● EXERCISE GOAL
Change every "closer to" in the rows below to "nearer to", then write the rows out again with nothing else altered.

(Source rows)
════════════════
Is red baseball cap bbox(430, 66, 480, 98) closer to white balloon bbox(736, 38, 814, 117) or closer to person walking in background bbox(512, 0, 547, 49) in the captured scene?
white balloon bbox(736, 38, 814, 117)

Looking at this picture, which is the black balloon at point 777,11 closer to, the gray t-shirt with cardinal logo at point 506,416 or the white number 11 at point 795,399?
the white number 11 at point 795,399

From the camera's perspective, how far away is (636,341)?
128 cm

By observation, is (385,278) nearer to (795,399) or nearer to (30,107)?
════════════════
● SOLUTION TO THIS EXERCISE
Is red baseball cap bbox(430, 66, 480, 98) nearer to white balloon bbox(736, 38, 814, 117) or nearer to person walking in background bbox(512, 0, 547, 49) in the captured scene?
white balloon bbox(736, 38, 814, 117)

Looking at this picture, which is the black balloon at point 777,11 nearer to, the gray t-shirt with cardinal logo at point 506,416 or the white number 11 at point 795,399?
the white number 11 at point 795,399

From the camera's perspective, how far away is (636,341)?
128 cm

By observation, is (385,278) nearer to (795,399) or nearer to (30,107)?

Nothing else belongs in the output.